• _PROVIDED PASSAGE_:

-*-

The liquid to be filled in the gel-containing liquid layer 2 includes water, organic solvents such as methanol, ethanol, acetone, acrylonitrile, dimethylformamide, pyridine, dimethylsulfoxide, hexamethylphosphamide, dimethylacetamide, etc. and their mixture.
When a colored liquid is used in the gel-containing liquid layer 2 to enhance the contrast or change the color tone (FIG. 3), a solution or dispersion of a coloring material in the said solvent is used, where it is necessary that the coloring material does not penetrate into the gel owing to any physical or chemical factor.
The coloring material includes, for example, dyes such as poly A-133, Poly R-478, Poly S-119, Poly T-128 (all the foregoing products being made by Dinapole Co.), Seikagen W-Blue-BK 1600, Seikagen W-Blue-1300 (all the foregoing products being made by Dainichi Seika K.K., Japan), and pigments such as Benzidine yellow-GR, Chromophthal Orange 4R, toluidine Maroon MT-2, vulkan Fast Orange GG, Permanent Red F5R, Lithol Rubin GK, Brilliant Carmine 3B, Sanyo Red B-G511, Monastral maroon Permanent Red E5B, permanent Pink E, Phthalocyanine Blue, Phthalocyanine green, Naphthol Green BN, Diamond black etc.

-*-

• _INFORMATION PROVIDED_:
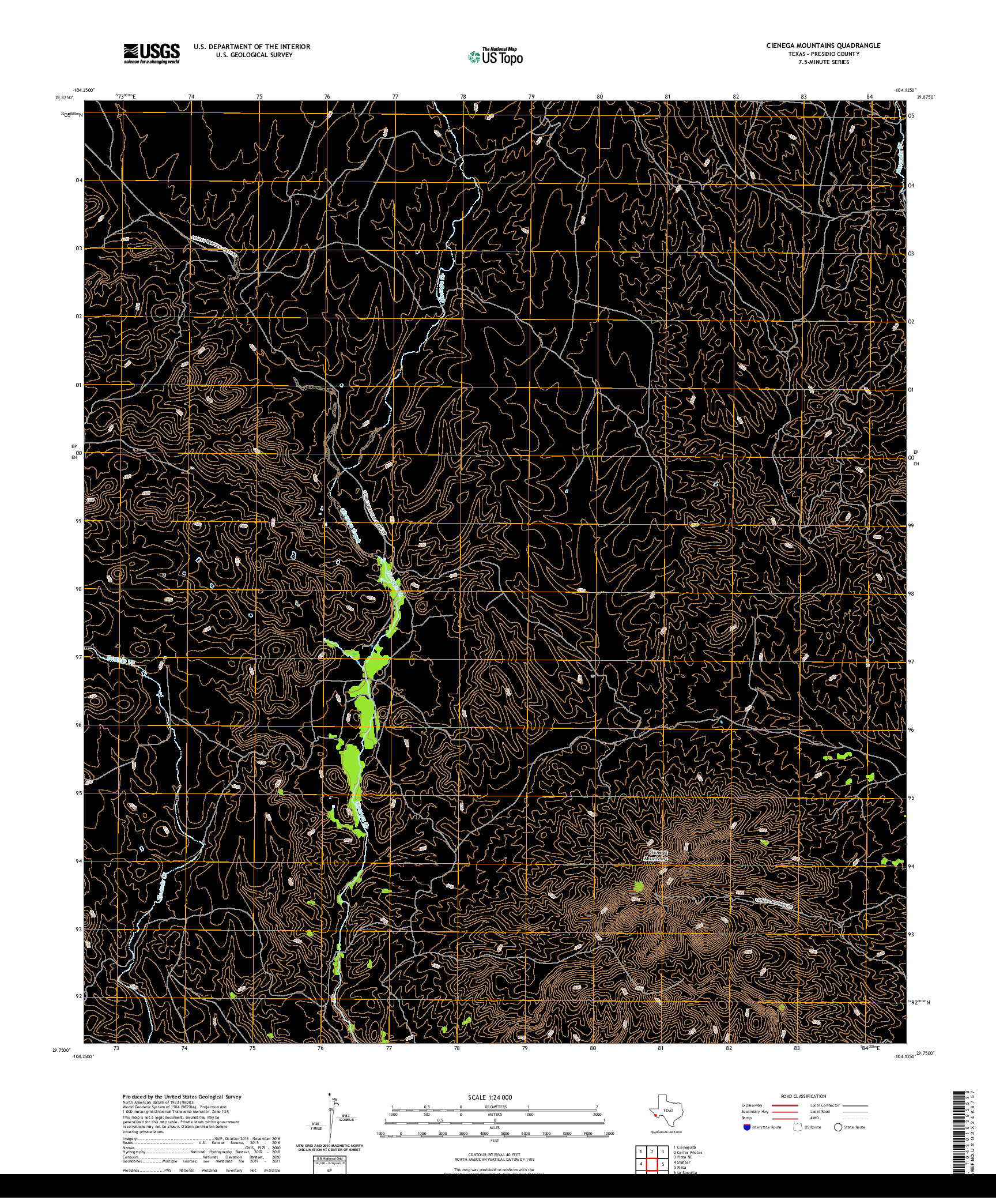 US TOPO 7.5-MINUTE MAP FOR CIENEGA MOUNTAINS, TX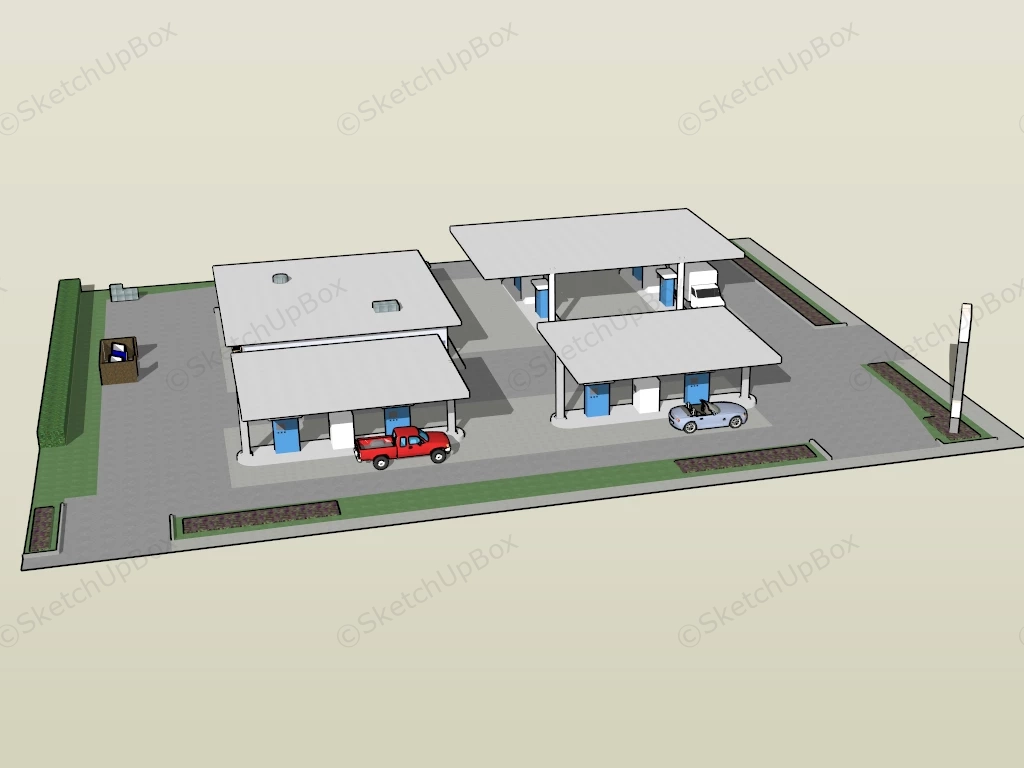 Modern Gas Station sketchup model preview - SketchupBox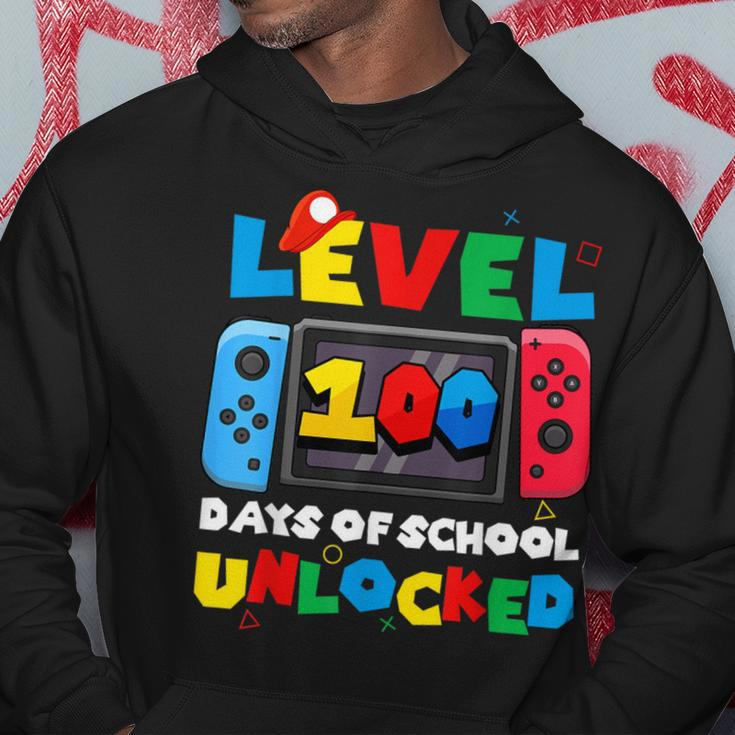 Game Controller Level 100 Days Of School Unlocked Boys Hoodie Unique Gifts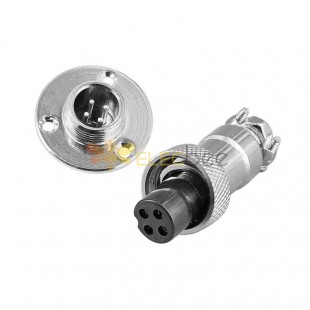 GX12 Aviation Plug and socket  Male and Female (one Pair) 4pin straightflange Solder Type IP67 whaterproof connector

-*-

Write out the part of the gel-layer liquids text starting with "The liquid to" and going on through "and their mixture.".

The liquid to be filled in the gel-containing liquid layer 2 includes water, organic solvents such as methanol, ethanol, acetone, acrylonitrile, dimethylformamide, pyridine, dimethylsulfoxide, hexamethylphosphamide, dimethylacetamide, etc. and their mixture.